▶ [Exercise task]:
Rewrite the entries, starting at the line that has "Among pixel 242" and stopping after the final entry, with every coordinate in the answers raised by 99 and all other text left as it is.

Excerpts of spatial question data:
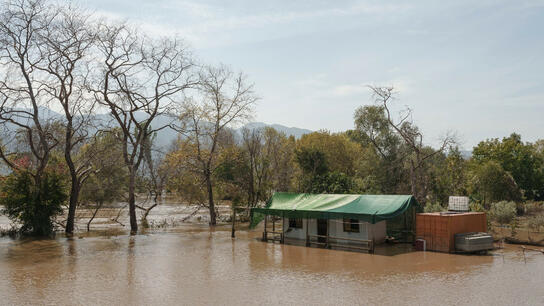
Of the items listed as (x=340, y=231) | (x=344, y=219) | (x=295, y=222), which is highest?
(x=344, y=219)

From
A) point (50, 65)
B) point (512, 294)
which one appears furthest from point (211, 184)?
point (512, 294)

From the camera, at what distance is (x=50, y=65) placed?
92.4 feet

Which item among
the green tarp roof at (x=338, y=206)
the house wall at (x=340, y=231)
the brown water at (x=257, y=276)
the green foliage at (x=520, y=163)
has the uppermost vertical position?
the green foliage at (x=520, y=163)

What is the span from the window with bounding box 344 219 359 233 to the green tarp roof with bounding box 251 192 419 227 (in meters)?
0.84

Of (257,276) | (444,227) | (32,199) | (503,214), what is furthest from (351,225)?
(32,199)

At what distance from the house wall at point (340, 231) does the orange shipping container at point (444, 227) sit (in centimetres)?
214

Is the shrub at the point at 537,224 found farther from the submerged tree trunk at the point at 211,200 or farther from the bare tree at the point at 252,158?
the submerged tree trunk at the point at 211,200

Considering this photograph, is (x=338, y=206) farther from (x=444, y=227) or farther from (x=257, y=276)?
(x=257, y=276)

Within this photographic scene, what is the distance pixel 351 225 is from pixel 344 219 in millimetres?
477

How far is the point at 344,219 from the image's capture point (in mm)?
22906

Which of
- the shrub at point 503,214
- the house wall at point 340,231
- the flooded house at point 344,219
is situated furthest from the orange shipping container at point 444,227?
the shrub at point 503,214

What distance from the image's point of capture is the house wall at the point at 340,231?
72.4 feet

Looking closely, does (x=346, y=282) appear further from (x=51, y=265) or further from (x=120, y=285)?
(x=51, y=265)

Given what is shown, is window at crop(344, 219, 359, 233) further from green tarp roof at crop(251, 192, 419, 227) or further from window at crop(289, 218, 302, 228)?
window at crop(289, 218, 302, 228)
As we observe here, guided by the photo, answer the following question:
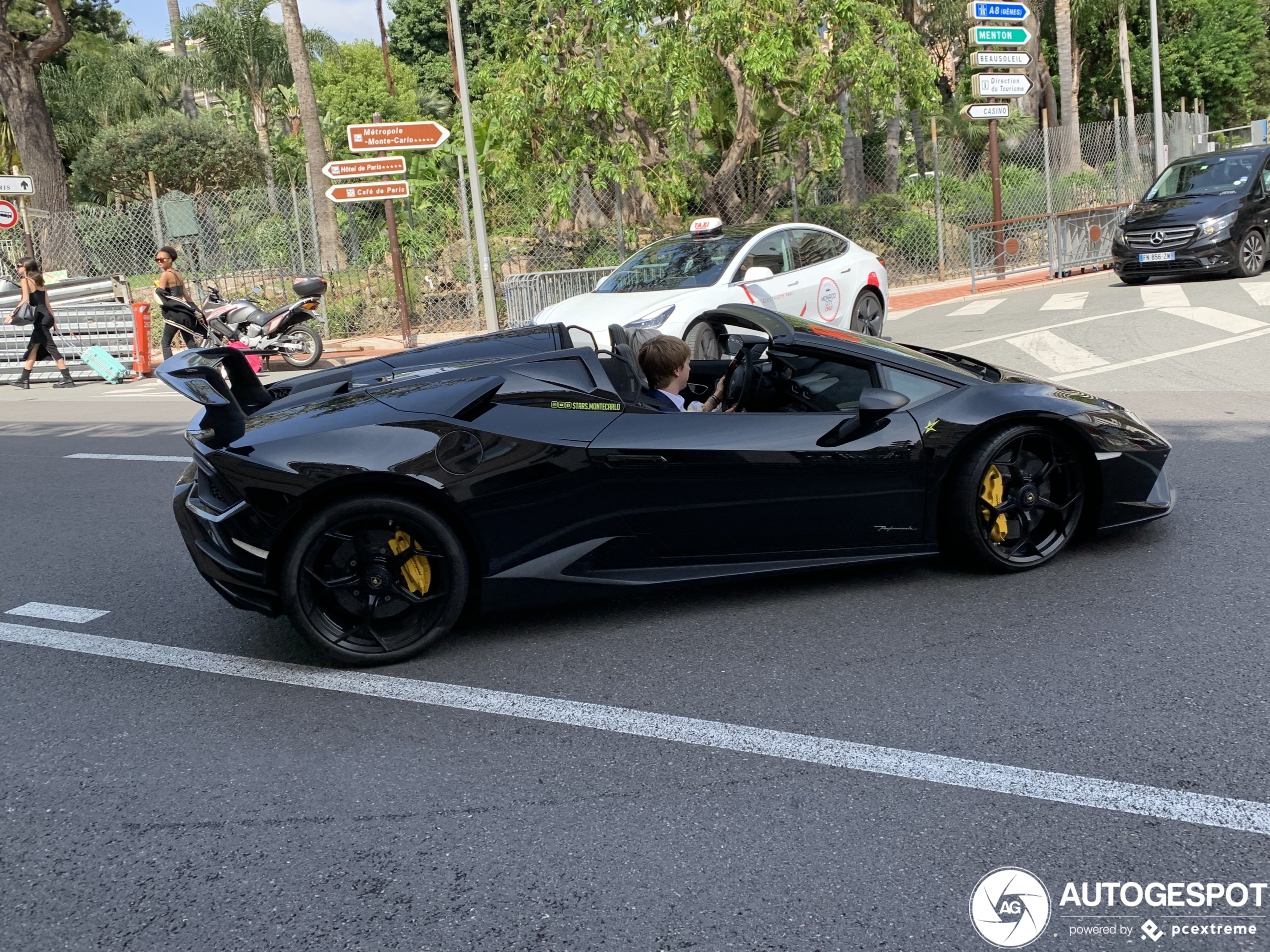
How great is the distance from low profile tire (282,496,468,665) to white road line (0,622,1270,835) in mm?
148

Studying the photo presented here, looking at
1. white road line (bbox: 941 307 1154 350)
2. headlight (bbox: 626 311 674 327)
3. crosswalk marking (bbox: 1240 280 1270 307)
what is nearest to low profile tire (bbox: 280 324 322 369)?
headlight (bbox: 626 311 674 327)

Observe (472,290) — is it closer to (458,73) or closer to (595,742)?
(458,73)

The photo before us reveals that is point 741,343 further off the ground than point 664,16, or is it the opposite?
point 664,16

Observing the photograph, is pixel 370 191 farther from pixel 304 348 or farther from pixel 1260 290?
pixel 1260 290

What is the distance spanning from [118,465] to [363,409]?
513 cm

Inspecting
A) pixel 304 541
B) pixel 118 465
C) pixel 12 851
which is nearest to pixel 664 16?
pixel 118 465

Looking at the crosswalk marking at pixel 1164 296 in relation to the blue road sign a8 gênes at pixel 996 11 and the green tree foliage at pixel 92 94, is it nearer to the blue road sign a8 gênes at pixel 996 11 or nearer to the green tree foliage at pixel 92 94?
the blue road sign a8 gênes at pixel 996 11

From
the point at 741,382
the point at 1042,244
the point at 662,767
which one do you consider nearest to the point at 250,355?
the point at 741,382

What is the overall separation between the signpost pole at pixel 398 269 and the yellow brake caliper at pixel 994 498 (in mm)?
12408

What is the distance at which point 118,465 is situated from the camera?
28.5ft

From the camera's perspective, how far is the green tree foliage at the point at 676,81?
56.2ft

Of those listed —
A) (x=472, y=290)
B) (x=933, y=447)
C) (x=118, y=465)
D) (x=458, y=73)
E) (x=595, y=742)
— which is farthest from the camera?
(x=472, y=290)

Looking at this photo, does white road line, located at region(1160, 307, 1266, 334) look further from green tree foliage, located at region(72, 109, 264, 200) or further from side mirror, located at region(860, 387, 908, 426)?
green tree foliage, located at region(72, 109, 264, 200)
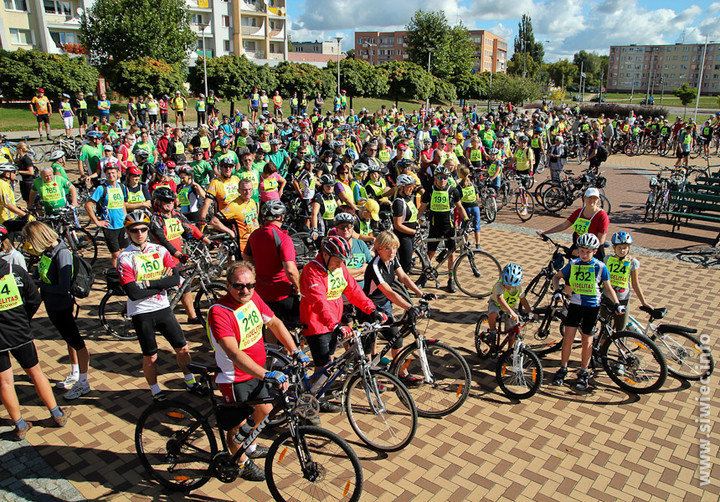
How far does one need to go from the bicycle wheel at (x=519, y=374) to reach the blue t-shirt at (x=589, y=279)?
85cm

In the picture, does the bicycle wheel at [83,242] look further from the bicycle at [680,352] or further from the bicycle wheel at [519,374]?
the bicycle at [680,352]

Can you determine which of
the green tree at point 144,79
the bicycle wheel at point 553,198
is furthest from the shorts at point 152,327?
the green tree at point 144,79

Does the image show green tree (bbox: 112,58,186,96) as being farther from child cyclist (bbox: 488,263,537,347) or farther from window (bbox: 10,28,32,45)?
child cyclist (bbox: 488,263,537,347)

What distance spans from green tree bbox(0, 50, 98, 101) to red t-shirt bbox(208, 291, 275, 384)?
117 feet

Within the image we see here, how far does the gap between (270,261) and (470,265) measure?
4.81 metres

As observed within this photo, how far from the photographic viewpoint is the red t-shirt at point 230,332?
391 centimetres

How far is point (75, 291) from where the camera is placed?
548 centimetres

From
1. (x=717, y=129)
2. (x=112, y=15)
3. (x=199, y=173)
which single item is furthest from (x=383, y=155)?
(x=112, y=15)

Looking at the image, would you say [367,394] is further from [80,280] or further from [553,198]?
[553,198]

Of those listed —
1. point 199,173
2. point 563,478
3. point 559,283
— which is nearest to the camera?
point 563,478

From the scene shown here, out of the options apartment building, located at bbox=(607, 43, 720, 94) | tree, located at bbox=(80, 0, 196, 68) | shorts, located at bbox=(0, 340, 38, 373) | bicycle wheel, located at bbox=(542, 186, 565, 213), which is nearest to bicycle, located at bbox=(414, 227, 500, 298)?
shorts, located at bbox=(0, 340, 38, 373)

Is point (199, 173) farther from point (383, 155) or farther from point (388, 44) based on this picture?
point (388, 44)

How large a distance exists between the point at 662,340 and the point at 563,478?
2664 mm

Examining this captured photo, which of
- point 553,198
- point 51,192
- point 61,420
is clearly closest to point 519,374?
point 61,420
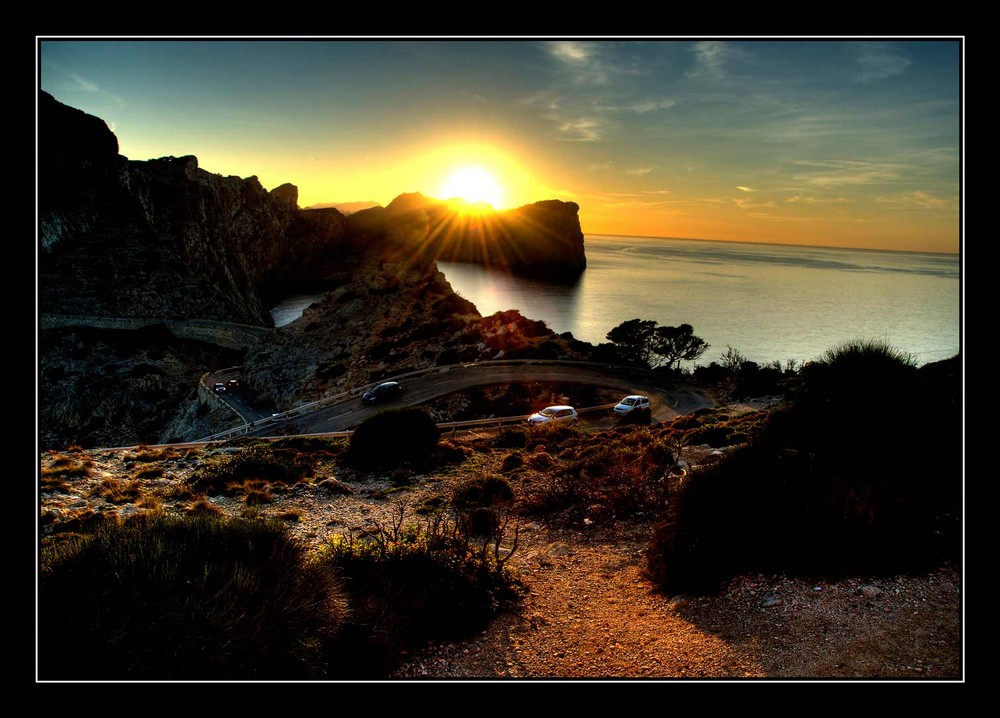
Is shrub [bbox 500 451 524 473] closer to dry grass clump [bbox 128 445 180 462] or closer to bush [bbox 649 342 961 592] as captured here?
bush [bbox 649 342 961 592]

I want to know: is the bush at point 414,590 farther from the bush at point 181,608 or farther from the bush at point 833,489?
the bush at point 833,489

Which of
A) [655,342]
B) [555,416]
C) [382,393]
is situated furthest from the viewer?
[655,342]

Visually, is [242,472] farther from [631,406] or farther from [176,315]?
[176,315]

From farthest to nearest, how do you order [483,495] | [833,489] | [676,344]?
[676,344] < [483,495] < [833,489]

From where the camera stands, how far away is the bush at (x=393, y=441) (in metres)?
18.6

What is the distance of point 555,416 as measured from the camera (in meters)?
28.4

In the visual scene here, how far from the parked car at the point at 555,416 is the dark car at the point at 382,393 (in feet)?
40.3

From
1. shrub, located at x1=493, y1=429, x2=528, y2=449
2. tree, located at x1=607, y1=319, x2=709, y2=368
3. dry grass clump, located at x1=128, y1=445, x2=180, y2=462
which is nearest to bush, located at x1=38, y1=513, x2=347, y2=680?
dry grass clump, located at x1=128, y1=445, x2=180, y2=462

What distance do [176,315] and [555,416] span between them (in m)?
71.4

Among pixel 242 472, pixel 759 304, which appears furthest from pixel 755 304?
pixel 242 472

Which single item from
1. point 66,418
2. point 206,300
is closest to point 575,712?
point 66,418

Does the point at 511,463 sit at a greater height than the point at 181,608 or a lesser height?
lesser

▶ [Response below]:
Among pixel 242 472, pixel 759 304, which appears furthest from pixel 755 304?
pixel 341 571

Which single item from
1. point 66,418
2. point 206,300
is closest to point 575,712?
point 165,517

Does the point at 511,463 sit at a greater height than the point at 181,608 or a lesser height?
lesser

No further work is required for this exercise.